10. Interesting solutions. Thanks for providing better than mine. Can we prove which one is the optimal?

11. Let limit be l, amount to be withdrawn be N, N/l is say x and as it happens in most cases, l is greater than sqrt(N)

My solution: N - l + ceiling(x) -1

Solution by Nick:
log2(N) + ceiling(x-1)
[Nick's solution: using binary search algorithm to find the limit. So we can find the limit in log2(N). After finding the limit we can withdraw the sum in ceiling((N-limit)/limit) additional days. So altogether we will require log2(N) + ceiling((N-limit)/limit) days]

Solution by bose's diary:
log2(limit) +2*x-3
[Check 1, Check 2, Check 4, and so on, till you are refused by ATM Machine.
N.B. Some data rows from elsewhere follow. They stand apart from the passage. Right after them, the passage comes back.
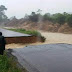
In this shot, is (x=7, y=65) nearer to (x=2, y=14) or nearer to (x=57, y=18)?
(x=57, y=18)

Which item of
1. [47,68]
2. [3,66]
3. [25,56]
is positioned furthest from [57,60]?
[3,66]

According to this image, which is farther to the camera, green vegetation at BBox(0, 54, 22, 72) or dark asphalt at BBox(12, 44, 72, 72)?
green vegetation at BBox(0, 54, 22, 72)

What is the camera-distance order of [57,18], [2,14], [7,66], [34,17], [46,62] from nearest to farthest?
1. [46,62]
2. [7,66]
3. [57,18]
4. [34,17]
5. [2,14]

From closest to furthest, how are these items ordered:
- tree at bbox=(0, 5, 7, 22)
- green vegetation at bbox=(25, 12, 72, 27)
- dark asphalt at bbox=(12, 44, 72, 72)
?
dark asphalt at bbox=(12, 44, 72, 72) → green vegetation at bbox=(25, 12, 72, 27) → tree at bbox=(0, 5, 7, 22)

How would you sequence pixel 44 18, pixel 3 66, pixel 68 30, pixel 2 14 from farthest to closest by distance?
pixel 2 14 → pixel 44 18 → pixel 68 30 → pixel 3 66

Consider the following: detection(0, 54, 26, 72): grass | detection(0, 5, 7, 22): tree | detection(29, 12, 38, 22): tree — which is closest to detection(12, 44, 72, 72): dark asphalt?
detection(0, 54, 26, 72): grass

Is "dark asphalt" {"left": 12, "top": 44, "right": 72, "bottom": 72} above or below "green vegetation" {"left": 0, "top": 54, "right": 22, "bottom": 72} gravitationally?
above

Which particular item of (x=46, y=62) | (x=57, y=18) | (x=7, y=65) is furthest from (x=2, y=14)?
(x=46, y=62)

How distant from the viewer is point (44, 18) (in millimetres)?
27828

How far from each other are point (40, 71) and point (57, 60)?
0.67m

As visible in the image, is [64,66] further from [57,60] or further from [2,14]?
[2,14]

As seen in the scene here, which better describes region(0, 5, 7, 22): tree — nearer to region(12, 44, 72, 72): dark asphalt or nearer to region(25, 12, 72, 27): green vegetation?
region(25, 12, 72, 27): green vegetation

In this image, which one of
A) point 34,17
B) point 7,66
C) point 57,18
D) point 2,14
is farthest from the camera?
point 2,14

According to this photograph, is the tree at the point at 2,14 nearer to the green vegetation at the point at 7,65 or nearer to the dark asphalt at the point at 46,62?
the green vegetation at the point at 7,65
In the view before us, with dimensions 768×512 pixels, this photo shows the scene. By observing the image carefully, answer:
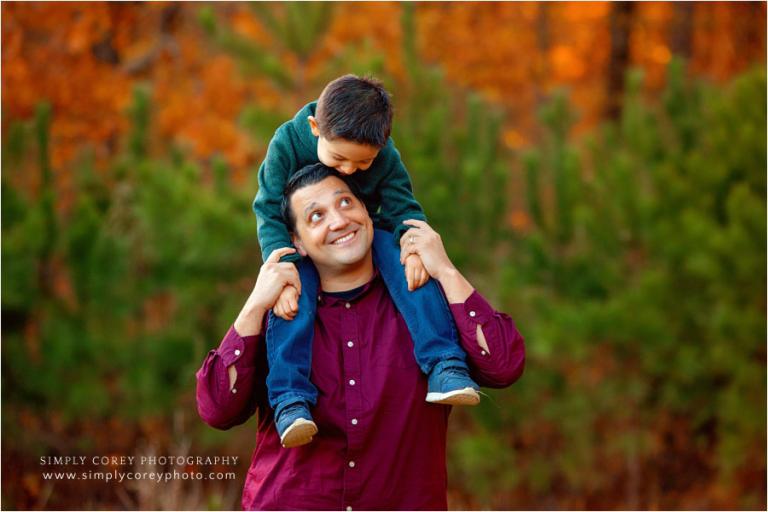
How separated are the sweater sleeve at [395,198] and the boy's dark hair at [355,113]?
247 mm

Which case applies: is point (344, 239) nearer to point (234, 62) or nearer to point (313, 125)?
point (313, 125)

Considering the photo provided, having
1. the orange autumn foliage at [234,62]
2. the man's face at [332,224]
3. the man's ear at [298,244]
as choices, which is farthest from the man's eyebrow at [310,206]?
the orange autumn foliage at [234,62]

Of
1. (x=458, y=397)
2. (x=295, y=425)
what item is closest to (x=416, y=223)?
(x=458, y=397)

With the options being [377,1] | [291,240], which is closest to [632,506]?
[291,240]

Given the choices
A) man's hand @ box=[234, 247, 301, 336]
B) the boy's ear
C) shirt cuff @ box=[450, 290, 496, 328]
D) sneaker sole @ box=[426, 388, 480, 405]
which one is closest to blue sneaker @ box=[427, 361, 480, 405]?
sneaker sole @ box=[426, 388, 480, 405]

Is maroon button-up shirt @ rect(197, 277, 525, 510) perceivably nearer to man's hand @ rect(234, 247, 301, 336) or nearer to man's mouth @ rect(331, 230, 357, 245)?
man's hand @ rect(234, 247, 301, 336)

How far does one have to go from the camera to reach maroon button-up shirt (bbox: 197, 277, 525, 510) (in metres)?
2.72

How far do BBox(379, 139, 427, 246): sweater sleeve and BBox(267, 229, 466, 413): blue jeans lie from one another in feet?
0.53

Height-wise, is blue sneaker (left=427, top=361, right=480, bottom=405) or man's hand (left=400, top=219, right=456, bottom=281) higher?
man's hand (left=400, top=219, right=456, bottom=281)

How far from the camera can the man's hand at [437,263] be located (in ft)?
9.21

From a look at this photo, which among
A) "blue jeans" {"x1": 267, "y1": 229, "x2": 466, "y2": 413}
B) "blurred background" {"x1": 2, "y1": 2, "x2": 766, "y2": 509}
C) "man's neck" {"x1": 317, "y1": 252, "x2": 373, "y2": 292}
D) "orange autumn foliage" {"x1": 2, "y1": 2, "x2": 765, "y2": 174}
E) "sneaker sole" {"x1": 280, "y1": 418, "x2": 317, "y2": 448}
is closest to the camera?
"sneaker sole" {"x1": 280, "y1": 418, "x2": 317, "y2": 448}

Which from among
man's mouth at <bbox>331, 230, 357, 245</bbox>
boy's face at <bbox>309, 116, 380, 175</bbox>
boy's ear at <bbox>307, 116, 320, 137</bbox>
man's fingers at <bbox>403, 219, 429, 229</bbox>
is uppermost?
boy's ear at <bbox>307, 116, 320, 137</bbox>

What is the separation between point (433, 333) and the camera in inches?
108

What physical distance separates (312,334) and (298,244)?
0.99ft
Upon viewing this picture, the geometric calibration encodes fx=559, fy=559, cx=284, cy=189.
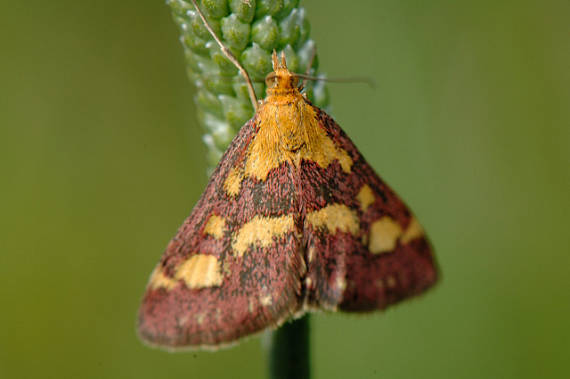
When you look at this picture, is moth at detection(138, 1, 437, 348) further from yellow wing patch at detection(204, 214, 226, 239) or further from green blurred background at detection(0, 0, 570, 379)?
green blurred background at detection(0, 0, 570, 379)

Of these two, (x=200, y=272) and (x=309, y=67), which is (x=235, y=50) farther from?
(x=200, y=272)

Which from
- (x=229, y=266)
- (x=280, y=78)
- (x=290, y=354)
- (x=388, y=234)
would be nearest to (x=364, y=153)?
(x=388, y=234)

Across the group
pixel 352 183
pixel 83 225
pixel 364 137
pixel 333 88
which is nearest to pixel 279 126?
pixel 352 183

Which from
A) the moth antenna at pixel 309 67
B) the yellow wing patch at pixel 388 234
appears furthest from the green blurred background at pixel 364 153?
the moth antenna at pixel 309 67

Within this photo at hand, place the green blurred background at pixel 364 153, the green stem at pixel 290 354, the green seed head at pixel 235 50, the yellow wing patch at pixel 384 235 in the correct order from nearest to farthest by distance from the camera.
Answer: the green stem at pixel 290 354 → the green seed head at pixel 235 50 → the yellow wing patch at pixel 384 235 → the green blurred background at pixel 364 153

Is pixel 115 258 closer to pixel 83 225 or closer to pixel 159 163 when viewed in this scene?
pixel 83 225

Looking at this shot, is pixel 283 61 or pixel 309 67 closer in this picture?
pixel 283 61

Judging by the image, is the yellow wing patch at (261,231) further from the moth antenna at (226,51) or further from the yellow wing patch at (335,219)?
the moth antenna at (226,51)
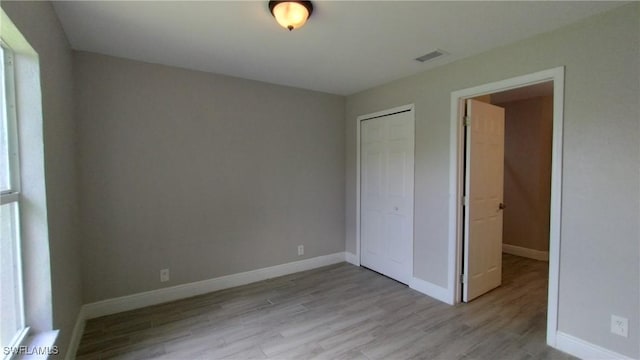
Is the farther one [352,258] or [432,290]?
[352,258]

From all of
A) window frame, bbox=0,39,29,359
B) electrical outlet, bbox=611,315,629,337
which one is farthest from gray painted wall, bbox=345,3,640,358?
window frame, bbox=0,39,29,359

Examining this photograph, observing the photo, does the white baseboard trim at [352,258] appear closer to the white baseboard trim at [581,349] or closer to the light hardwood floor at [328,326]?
the light hardwood floor at [328,326]

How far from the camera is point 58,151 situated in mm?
2037

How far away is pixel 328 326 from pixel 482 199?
2.06 m

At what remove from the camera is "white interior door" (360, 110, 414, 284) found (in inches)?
139

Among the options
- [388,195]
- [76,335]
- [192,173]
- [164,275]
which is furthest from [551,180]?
[76,335]

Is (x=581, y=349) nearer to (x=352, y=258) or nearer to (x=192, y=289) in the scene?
(x=352, y=258)

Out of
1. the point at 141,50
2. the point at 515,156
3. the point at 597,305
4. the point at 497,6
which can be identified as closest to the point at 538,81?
the point at 497,6

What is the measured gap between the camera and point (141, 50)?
8.77ft

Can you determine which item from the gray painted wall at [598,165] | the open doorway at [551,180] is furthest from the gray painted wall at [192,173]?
the gray painted wall at [598,165]

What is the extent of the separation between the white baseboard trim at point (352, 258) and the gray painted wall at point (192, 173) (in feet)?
1.45

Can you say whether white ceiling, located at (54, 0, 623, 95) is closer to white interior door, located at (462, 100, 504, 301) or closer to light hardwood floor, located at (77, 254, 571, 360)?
white interior door, located at (462, 100, 504, 301)

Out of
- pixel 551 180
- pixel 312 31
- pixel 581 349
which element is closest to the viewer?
pixel 581 349

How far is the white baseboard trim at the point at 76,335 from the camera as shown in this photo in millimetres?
2114
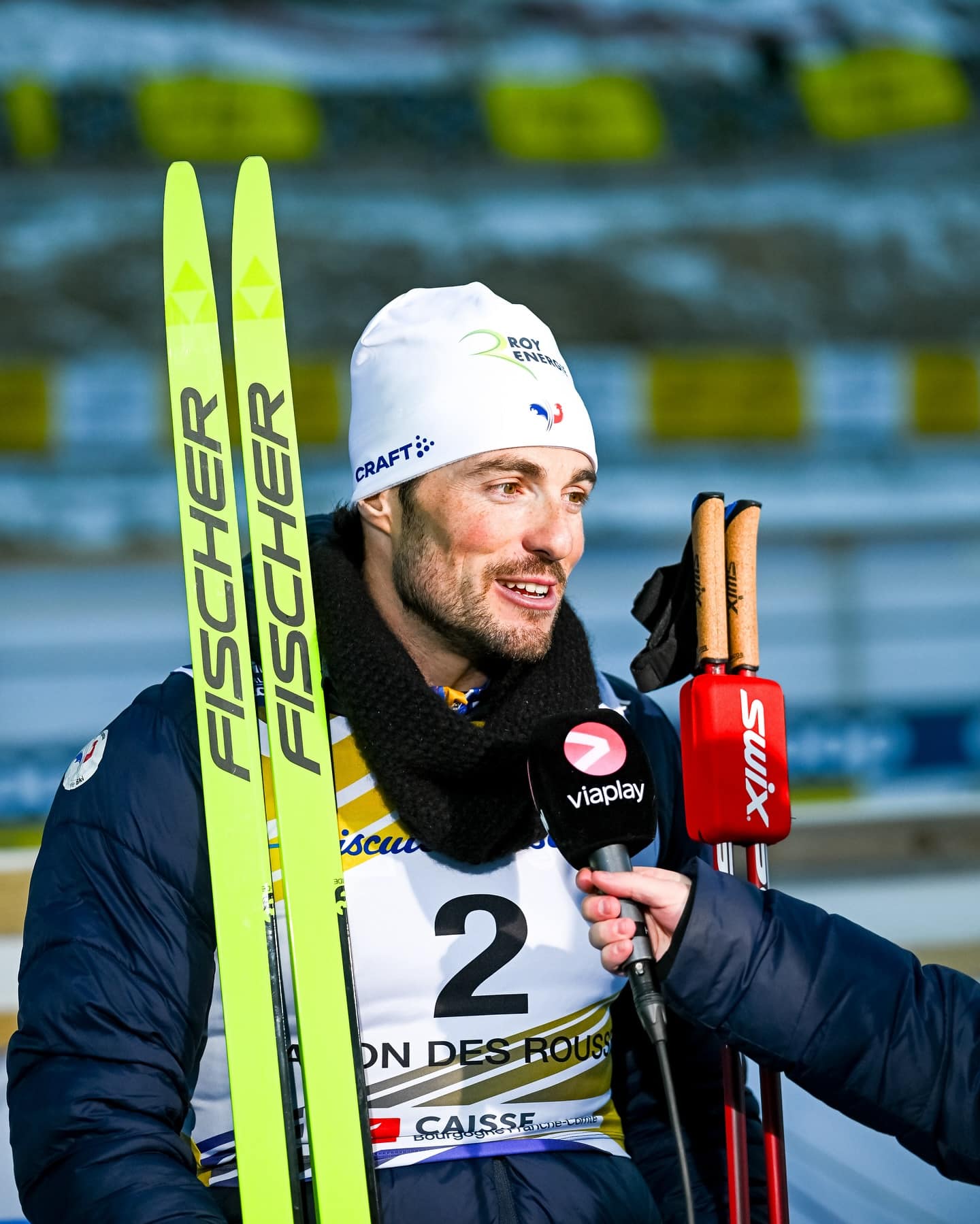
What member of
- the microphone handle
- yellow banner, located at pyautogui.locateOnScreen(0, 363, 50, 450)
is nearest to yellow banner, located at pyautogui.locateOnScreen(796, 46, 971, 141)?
yellow banner, located at pyautogui.locateOnScreen(0, 363, 50, 450)

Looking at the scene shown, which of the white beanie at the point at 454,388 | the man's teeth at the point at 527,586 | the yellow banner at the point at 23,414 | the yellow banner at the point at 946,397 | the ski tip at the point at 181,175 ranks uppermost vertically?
the yellow banner at the point at 23,414

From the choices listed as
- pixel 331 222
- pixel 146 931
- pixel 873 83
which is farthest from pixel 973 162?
pixel 146 931

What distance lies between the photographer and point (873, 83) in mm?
7492

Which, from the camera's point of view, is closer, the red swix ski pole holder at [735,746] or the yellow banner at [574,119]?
the red swix ski pole holder at [735,746]

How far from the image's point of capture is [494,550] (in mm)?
1589

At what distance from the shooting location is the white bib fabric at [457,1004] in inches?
58.1

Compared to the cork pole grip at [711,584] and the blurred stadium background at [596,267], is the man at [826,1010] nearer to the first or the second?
the cork pole grip at [711,584]

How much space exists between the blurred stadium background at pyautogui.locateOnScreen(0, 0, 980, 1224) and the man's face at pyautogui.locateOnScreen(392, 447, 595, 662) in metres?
4.82

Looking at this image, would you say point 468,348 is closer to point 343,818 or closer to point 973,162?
point 343,818

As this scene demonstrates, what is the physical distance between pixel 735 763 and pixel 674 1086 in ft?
1.37

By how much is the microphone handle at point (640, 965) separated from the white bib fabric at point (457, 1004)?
326 millimetres

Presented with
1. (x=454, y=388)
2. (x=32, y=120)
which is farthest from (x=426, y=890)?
(x=32, y=120)

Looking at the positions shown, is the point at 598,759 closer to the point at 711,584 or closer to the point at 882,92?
the point at 711,584

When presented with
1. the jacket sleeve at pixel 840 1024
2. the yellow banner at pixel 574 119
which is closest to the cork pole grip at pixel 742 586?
the jacket sleeve at pixel 840 1024
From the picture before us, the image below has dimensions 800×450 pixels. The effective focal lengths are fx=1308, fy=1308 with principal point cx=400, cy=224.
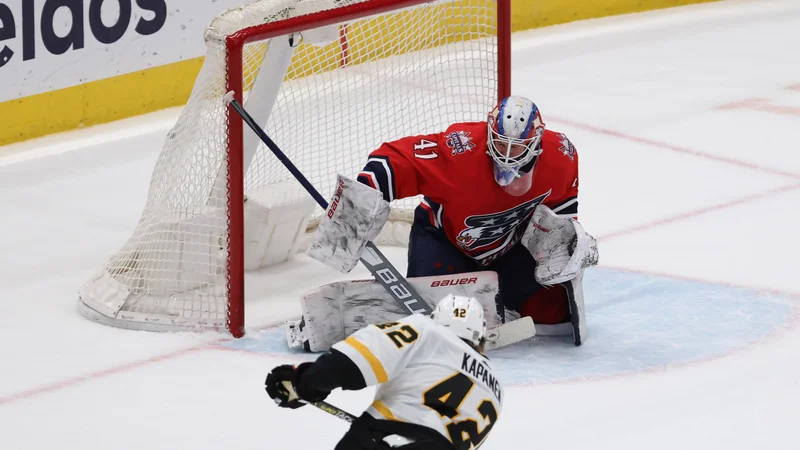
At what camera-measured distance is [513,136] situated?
12.1 feet

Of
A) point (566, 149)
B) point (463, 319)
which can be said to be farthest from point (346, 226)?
point (463, 319)

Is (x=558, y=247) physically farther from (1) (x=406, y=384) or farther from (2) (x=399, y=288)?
(1) (x=406, y=384)

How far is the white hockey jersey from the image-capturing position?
8.31ft

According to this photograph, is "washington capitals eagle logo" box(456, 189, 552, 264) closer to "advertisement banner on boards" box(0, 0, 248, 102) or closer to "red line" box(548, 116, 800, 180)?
"red line" box(548, 116, 800, 180)

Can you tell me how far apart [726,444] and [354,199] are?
4.07 feet

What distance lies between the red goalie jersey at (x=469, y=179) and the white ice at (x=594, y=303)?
0.41m

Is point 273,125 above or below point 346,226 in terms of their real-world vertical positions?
above

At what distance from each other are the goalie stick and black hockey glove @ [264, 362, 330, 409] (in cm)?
128

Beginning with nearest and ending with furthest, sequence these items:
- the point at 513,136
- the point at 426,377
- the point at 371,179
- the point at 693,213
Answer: the point at 426,377
the point at 513,136
the point at 371,179
the point at 693,213

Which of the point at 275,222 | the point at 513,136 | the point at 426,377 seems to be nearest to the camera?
the point at 426,377

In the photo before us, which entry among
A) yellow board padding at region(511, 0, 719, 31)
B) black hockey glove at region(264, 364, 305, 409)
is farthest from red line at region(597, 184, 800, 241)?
yellow board padding at region(511, 0, 719, 31)

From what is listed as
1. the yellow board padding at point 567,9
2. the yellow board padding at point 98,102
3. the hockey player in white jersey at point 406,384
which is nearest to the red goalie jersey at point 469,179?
the hockey player in white jersey at point 406,384

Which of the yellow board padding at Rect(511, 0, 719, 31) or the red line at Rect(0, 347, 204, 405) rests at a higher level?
the yellow board padding at Rect(511, 0, 719, 31)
So, in the worst case, you would have drawn "limit" amount and you would take log2 (limit/2) days.
The rest would be withdrawn in the worst case at limit/2. So, number of days: log2 (limit/2) +(N-limit)*2/limit = log2(limit) +2*x-3. There is a small error in the solution given by bose's diary]

12. I did not understand the question. How do you compare two strategies? For eg. N=2, strat1: Just withdraw 1 rupee. strat2: Try withdrawing 2 rupee, if yes then done, otherwise withdraw 1 rupee from next day.

So we have the comparison

---------- Strat 1 Strat 2
limit =1 days = 2 days = 3
limit =2 days = 2 days = 1

So which strategy is better? Strat 1 is better if we want the worst case scenario to be the best. Both strats are equal if we assume uniform probability distribution on limit and want minimum expected time. The situation becomes more complicated if we increase N, coz the number of strategies increases exponentially and how to compare two strategies is not so obvious at all.

1. The difference will appear when the number N is large. You should make the table longer and it will be clear.